Sometimes it is easier to just write it. See below.

On 10-07-30 06:00 AM, r-help-requ...@r-project.org wrote:
Date: Thu, 29 Jul 2010 11:15:05 -0700 (PDT)
From: sammyny<sj...@caa.columbia.edu>
To:r-help@r-project.org
Subject: Re: [R] newton.method
Message-ID:<1280427305687-2306895.p...@n4.nabble.com>
Content-Type: text/plain; charset=us-ascii


newton.method is in package 'animation'.

Thanks Ravi.
BBSolve/BBOptim seems to work very well although I am not familiar with the
optimization methods being used there. Is there a way to specify a tolerance
in the function to get the required precision.
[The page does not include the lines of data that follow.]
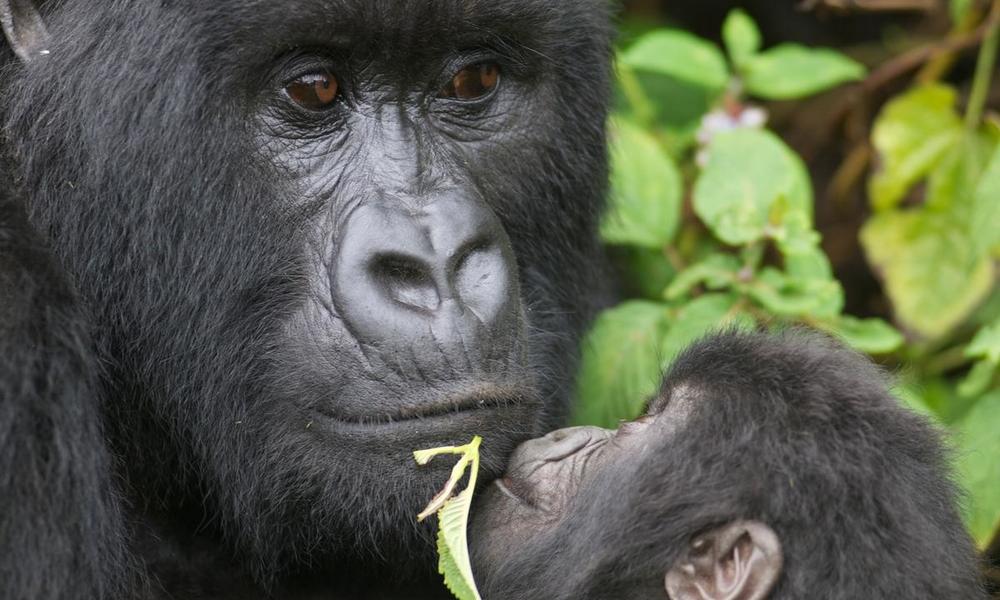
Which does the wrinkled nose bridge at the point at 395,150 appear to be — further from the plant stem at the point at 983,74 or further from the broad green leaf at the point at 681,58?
the plant stem at the point at 983,74

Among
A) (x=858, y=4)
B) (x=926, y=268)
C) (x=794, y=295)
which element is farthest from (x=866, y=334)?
(x=858, y=4)

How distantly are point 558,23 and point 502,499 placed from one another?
3.68 feet

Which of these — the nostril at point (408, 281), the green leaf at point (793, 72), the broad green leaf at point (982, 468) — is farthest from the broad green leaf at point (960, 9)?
the nostril at point (408, 281)

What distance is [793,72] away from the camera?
4.64 m

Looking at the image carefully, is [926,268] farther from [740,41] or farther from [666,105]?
[666,105]

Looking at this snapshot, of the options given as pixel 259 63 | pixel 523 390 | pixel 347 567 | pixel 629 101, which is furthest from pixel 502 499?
pixel 629 101

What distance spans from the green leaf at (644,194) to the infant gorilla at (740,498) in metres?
1.37

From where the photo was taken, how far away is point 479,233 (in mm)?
2963

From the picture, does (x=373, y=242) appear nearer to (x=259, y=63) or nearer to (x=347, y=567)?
(x=259, y=63)

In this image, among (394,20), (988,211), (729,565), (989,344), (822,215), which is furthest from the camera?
(822,215)

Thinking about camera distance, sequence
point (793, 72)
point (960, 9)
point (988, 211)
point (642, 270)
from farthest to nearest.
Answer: point (960, 9)
point (642, 270)
point (793, 72)
point (988, 211)

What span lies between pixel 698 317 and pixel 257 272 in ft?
4.80

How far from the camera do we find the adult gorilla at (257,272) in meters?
2.83

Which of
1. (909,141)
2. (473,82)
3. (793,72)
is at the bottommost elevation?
(909,141)
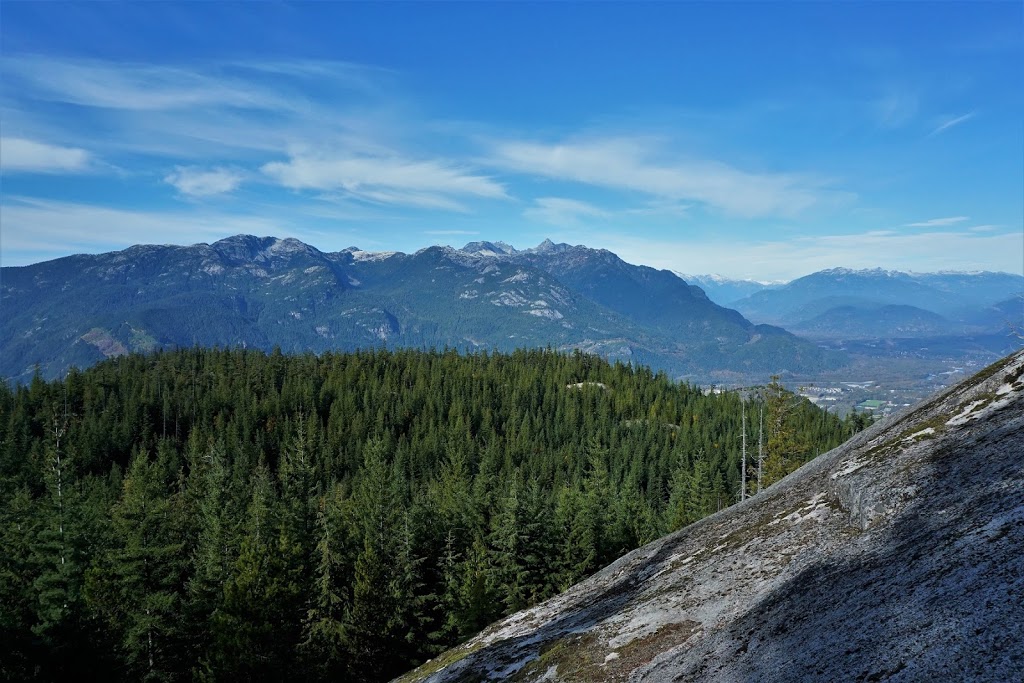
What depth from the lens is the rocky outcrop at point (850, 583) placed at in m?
8.55

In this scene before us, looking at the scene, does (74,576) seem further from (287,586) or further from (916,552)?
(916,552)

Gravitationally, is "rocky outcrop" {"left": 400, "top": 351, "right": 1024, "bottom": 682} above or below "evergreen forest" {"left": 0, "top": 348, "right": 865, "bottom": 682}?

I did something like this to use newton method.
require(animation)
newton.method(f, init=2, tol=10*exp(-8))
But it gives bogus results.

If someone could point me a correct working version of newton method for
finding roots and its usage, that would be helpful.

cheers,

Sam



tfn<-function(x) {
 f = 2.5*exp(-0.5*(2*0.045 - x)) + 2.5*exp(-0.045) + 2.5*exp(-1.5*x) - 100
 return(f)
}
tgr<-function(x) {
 g = 0.5*2.5*exp(-0.5*(2*0.045 - x))  -1.5*2.5*exp(-1.5*x)
 return(g)
}
newt<-function(start, fun, grad) {
    x<-start
    newx<-x+100 # to avoid stopping
    while( 1 != 0) {
       f<-fun(x)
       g<-grad(x)
       newx<-x-f/g
       cat("x, newx, f, g:",x,' ',newx,' ',f,' ',g,"\n")
       if ((100+x) == (100+newx)) return(newx)
       tmp<-readline("continue?")
       x<-newx
    }
}

You can try

   newt(7,tfn, tgr)

   newt(-7,tfn,tgr)

and get both roots quite quickly.

However, I'd probably used uniroot by preference as a general tool. The scripts above are meant for learning purposes.

Best,

John Nash

PS. I did check tgr with numDeriv -- always worth doing.